Ma Vérité
Dominique Capo
Bonjour, c'est Vanessa. Je n'ai pas l'habitude de prendre la plume pour écrire ce genre de texte. Mais celui que vous tenez actuellement entre les mains me tient particulièrement à cœur. Il y a longtemps que je souhaitais consigner dans une lettre ce que je vis depuis plus de dix ans maintenant.
Ainsi que vous vous en rendez compte par son nombre de pages, le récit que vous avez reçu est assez long. Il m'a fallu plus de trois mois pour le réaliser ; sans compter l'aide de Dominique quant à ses corrections orthographiques et grammaticales. Malgré tout, j'en suis l'unique auteur, ne vous y trompez pas. J'y ai mis tout mon cœur, et ai fait beaucoup d'efforts pour y retranscrire ma vérité. J'espère donc que vous prendrez le temps de m'écouter.
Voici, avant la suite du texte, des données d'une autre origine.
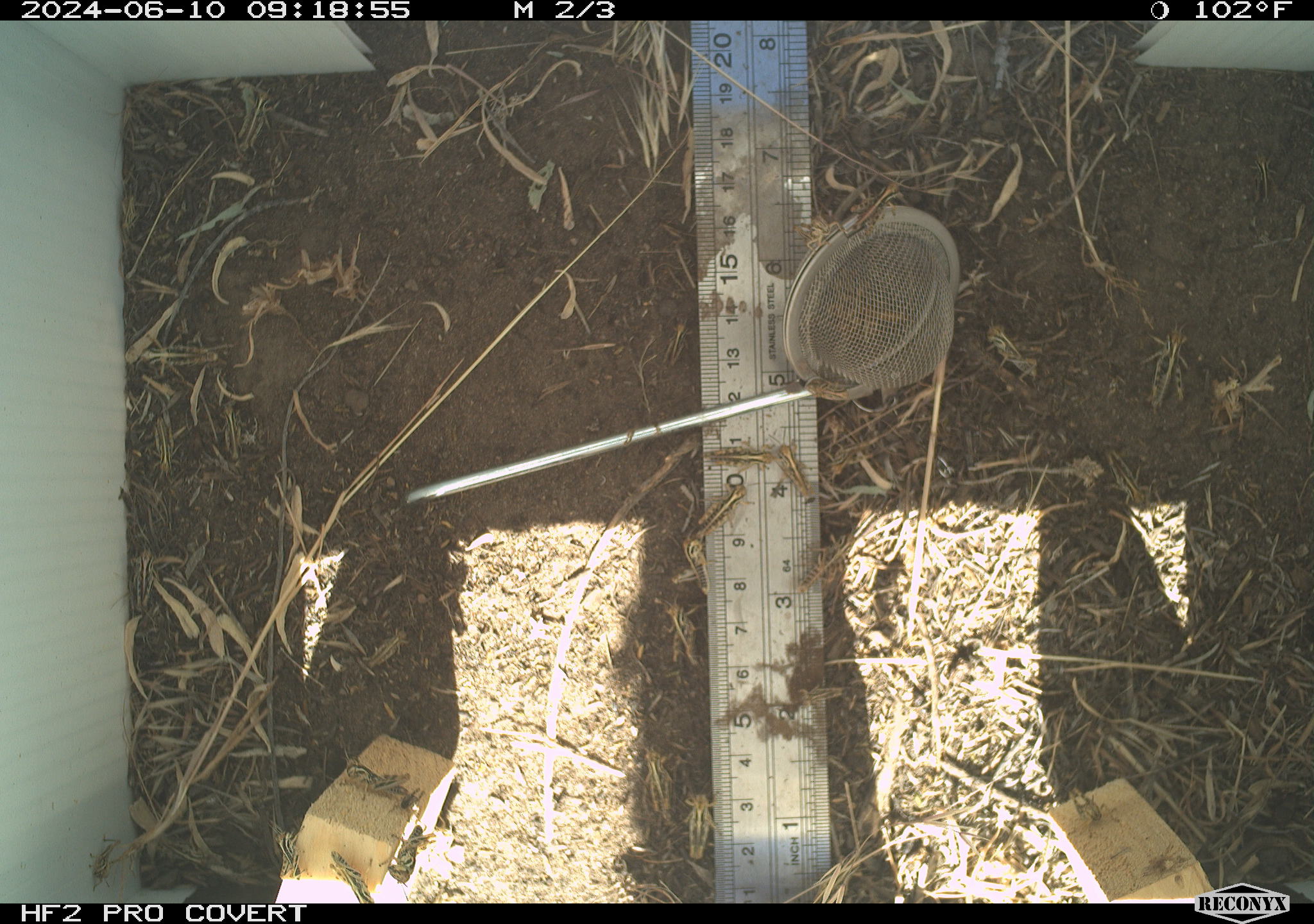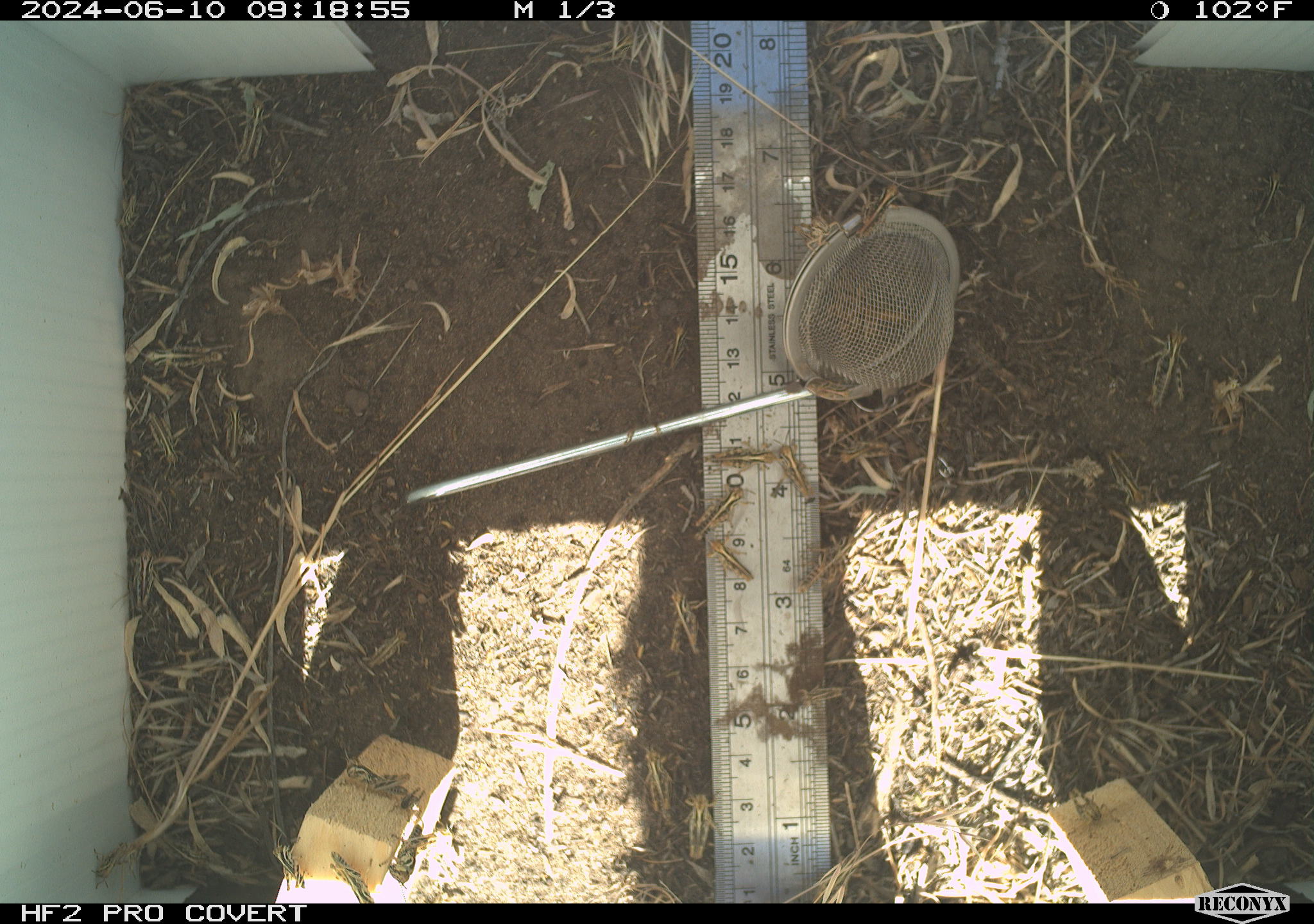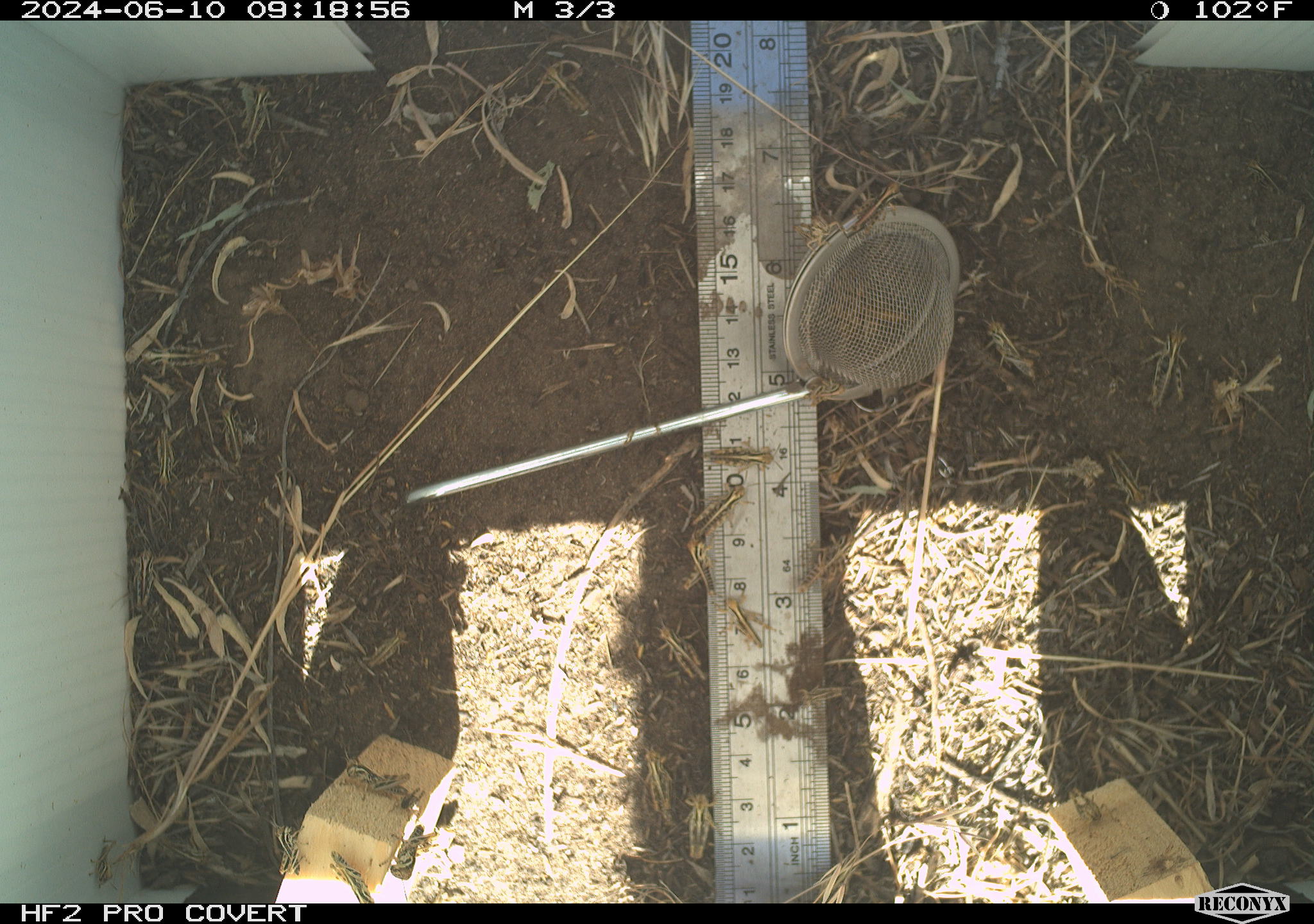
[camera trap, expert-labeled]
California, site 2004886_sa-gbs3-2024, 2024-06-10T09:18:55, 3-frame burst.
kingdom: Animalia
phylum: Arthropoda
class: Insecta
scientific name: Insecta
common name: insect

Les événements que je détaille ici reviennent sur un certain nombre de faits à l'origine de ma rupture actuelle d'avec Papa et Maman. De fait, nul ne pourras dire que je ne me suis pas exprimé ouvertement sur cette déchirure. Et nul ne pourra s'exclamer qu'il n'était pas au courant de ma version des faits.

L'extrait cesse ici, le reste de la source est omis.